Just a hijink

The Adam@home strip from June 5th (recommended to me by Robert Coren):


It’s all about this hijink, with SG hijink, (roughly) ‘joke, bit of playfulness’. The usage is rare.

NOAD doesn’t even list it, though it does have an entry for the PL:

pl. noun high jinks (also hijinks): boisterous fun: high jinks behind the wheel of a car. ORIGIN late 17th century: see jink.

And for a (rare) motion verb and noun:

verb jink: [no object] change direction suddenly and nimbly, as when dodging a pursuer: she was too quick for him and jinked away every time.

noun jink: a sudden quick change of direction.

ORIGIN late 17th century (originally Scots as high jinks, denoting antics at drinking parties): probably symbolic of nimble motion. Current senses date from the 18th century.

PL high jinks is a close parallel (both in morphosyntax and in semantics) to PL antics. From NOAD:

pl. noun antics: foolish, outrageous, or amusing behavior: the antics of our political parties. ORIGIN early 16th century: from antic.

adj. anticarchaic grotesque or bizarre.

Some lexical items from the synonymy class of high jinks and antics, from the NOAD thesaurus:

antics: someday you’ll be too old to get away with such antics: capers, pranks, larks, hijinks; frolicking, skylarking, foolery, tomfoolery

(The semicolon divides the (CT) PL items from the M (SG) items.)

The referents of the nouns are all non-punctual situations, events rather than states; they unfold in time. And the start and end points of the events are irrelevant to the meaning of the noun. On the other hand, it is relevant that the events are composed of multiple subevents, rather than being homogenous and indissoluble: high-jinks events are like “many little things” substances (sand or rice), rather than like undifferentiated fluids (water or oil). But in any case the detailed organization of their referent events, in particular into particular kinds of subevents sequenced in time, isn’t relevant to their semantics.

In the vocabulary of the analysis of Aksionsarten, kinds of situations, the nouns refer to activities, the situation counterparts to substances or “stuff” in the world of spatial referents — as opposed to individuals or “things” in the spatial domain.
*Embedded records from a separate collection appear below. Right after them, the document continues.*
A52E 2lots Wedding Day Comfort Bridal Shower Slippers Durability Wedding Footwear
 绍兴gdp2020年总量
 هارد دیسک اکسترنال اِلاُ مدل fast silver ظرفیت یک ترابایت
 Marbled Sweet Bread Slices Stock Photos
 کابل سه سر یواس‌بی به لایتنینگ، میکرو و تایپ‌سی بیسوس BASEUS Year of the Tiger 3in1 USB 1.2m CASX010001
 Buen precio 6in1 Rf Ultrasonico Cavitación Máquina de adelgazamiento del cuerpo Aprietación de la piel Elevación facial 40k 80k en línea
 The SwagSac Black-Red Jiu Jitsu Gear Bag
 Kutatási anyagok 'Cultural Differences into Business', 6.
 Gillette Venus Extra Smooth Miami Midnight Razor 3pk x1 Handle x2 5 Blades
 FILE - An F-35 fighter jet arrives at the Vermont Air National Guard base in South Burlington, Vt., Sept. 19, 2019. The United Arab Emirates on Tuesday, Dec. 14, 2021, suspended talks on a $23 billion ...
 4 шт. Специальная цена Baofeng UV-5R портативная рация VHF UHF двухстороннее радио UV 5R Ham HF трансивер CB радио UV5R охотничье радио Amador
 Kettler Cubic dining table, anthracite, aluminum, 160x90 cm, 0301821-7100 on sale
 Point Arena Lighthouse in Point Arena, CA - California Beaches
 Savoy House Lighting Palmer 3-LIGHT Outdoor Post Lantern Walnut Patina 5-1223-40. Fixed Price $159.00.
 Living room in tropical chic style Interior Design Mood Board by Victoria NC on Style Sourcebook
And they belong to the more complex subtype of activities, the counterpart to the “many little things” subtype of substances.

So much, in extraordinarily lightning overview, for the semantics. As for morphosyntax, in many languages N lexemes generally belong either to a morphosyntactic category we can label C[ount] or to one we can label M[ass]. The categories have labels chosen as a bow to the default generalization I’ve called taCsiM — things are C, stuff is M — but the classification of particular lexemes depends on their morphological and syntactic properties, not on their semantics, and often differs from the classification predicted by taCsiM.

The five crucial morphosyntactic categories of N lexemes in English (SG, I, M, PL, E), in my analysis, are depicted in this diagram from my “Counting Chad” paper at the 2001 Stanford Semantcs Fest, along with examples and a few morphosyntactic indicators of class membership:

(#2) [Crucial typo in the paper: the examples in line 3.2d, for I, should read: bush/*bushes/*shrubbery; the examples were mistakenly copied over from the previous line]

The currenty relevant mophosyntactic category in this analysis is the category labeled E (meant to suggest Extended, as opposed to its complement, the category labeled I, meant to suggest Individuated). The point here is that M and PL nouns taken together make an important category; they share many morphosyntactic properties.

And that’s the category the PL Ns high jinks and antics belong to — along with M Ns like tomfoolery (and, for that matter, fun). Such Ns (some PL, some M) refer to a class of playful activities comprising a number of subactivities: each one a bit of tomfoolery, a moment of fun.

Or, if you’re willing to commit back-formation, a high jink / hijink, an antic.

On the strip. My 7/11/13 posting “More meta-cartoons” has a section about Adam@home. Where we learn:

Adam@home(previously titled Adam) is an American syndicated gag-a-day comic strip created by Brian Basset and currently drawn by Rob Harrell. Started in 1984, it follows the life of Adam Newman, a stay-at-home dad, as he juggles his family and career. Originally focusing on office-place humor, the comic’s tone shifted when Adam became a stay-at-home consultant.

That’s Adam in the car in #1, committing back-formation.



One Response to “Just a hijink”

  1. arnold zwicky Says:

    On Facebook, Mike Pope notes the oddity of a shenanigan. And in fact NOAD gives the noun only in the plural (like high jinks):

    pl. noun shenanigans: informal [a] secret or dishonest activity or maneuvering: widespread financial shenanigans had ruined the fortunes of many. [b] silly or high-spirited behavior; mischief. ORIGIN mid 19th century: of unknown origin.